The Englishman Who Went Up A Hill But Came Down A Mountain tells the story of two English cartographers sent to measure Ffynnon Garw - the 'first mountain in Wales' - only to discover that Ffynnon Garw is technically a hill.
Where Local Hero had warmth and charm, The Englishman Who Went Up A Hill But Came Down A Mountain borders on twee, with an endless parade of undeveloped eccentric characters plucked from a second-rate Dylan Thomas poem.
Hugh Grant stars as cartographer Reginald Anson, post-Four Weddings And A Funeral, when his star was very much in the ascendancy. Nobody quite embodies the charming fopp, with all the accompanying mannerisms quite like Hugh Grant. Colm Meaney is wonderfully cast as the village scoundrel, Morgan the Goat. But the stand-out performance is from veteran actor Kenneth Griffith, as the agitated, exasperated and infuriated Reverend Jones.
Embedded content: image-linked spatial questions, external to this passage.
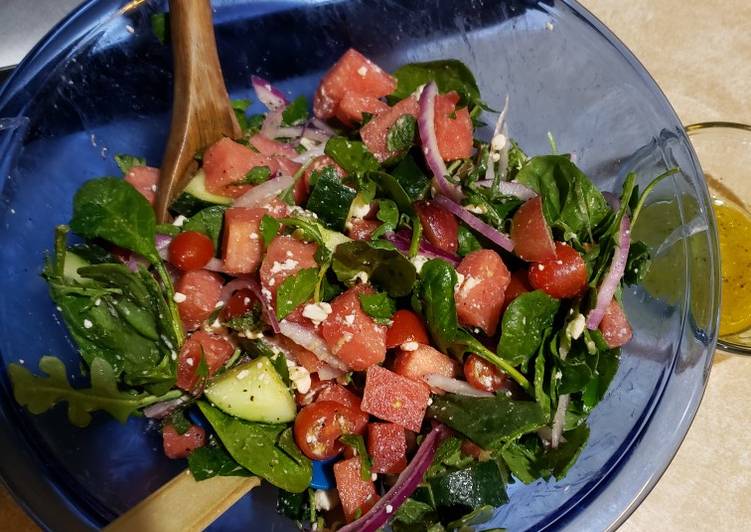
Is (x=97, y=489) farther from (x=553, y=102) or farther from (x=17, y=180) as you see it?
(x=553, y=102)

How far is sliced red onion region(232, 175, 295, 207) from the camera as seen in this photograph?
4.90 ft

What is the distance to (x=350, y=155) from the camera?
1.53 m

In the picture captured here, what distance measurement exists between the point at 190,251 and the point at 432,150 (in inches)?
24.2

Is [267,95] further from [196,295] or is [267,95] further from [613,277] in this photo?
[613,277]

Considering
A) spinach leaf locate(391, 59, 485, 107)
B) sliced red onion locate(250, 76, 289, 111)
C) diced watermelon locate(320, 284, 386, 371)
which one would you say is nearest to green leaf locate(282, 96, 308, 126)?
sliced red onion locate(250, 76, 289, 111)

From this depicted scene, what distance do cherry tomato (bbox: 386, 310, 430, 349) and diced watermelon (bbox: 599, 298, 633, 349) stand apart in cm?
41

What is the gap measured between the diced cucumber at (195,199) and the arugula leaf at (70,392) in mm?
406

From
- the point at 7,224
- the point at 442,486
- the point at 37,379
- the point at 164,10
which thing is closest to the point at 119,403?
the point at 37,379

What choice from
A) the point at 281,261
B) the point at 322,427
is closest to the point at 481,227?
the point at 281,261

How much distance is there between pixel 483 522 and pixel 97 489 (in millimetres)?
861

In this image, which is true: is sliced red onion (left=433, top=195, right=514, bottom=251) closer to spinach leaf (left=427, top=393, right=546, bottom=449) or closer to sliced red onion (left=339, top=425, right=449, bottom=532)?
spinach leaf (left=427, top=393, right=546, bottom=449)

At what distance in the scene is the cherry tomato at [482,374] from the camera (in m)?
1.41

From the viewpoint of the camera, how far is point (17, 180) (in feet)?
4.83

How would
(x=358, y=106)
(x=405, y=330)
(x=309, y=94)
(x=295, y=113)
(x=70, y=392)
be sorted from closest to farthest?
(x=70, y=392) → (x=405, y=330) → (x=358, y=106) → (x=295, y=113) → (x=309, y=94)
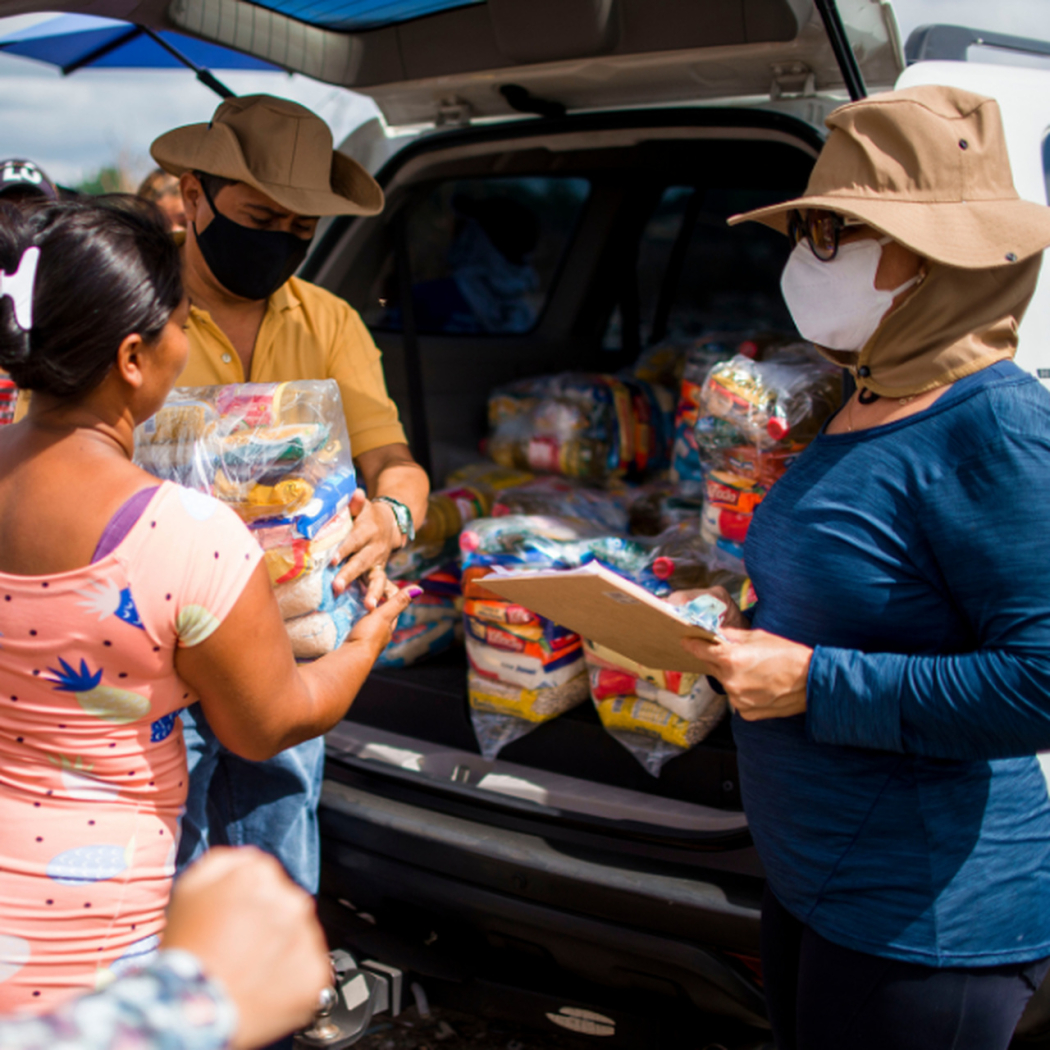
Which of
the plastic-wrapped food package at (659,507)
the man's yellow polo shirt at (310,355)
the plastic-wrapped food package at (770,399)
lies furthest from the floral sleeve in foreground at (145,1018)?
the plastic-wrapped food package at (659,507)

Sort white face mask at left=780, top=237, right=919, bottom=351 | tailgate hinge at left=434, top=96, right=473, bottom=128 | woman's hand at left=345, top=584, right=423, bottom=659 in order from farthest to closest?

Billed as a romantic comedy, the romantic sub-plot, which once again paired Hugh Grant and Tara Fitzgerald (a year after Sirens), is undoubtedly the weakest aspect of the film. Tara Fitzgerald, in particular struggles with a convincing Welsh accent and more worryingly, struggles to demonstrate the attributes that would beguil the hapless cartographer.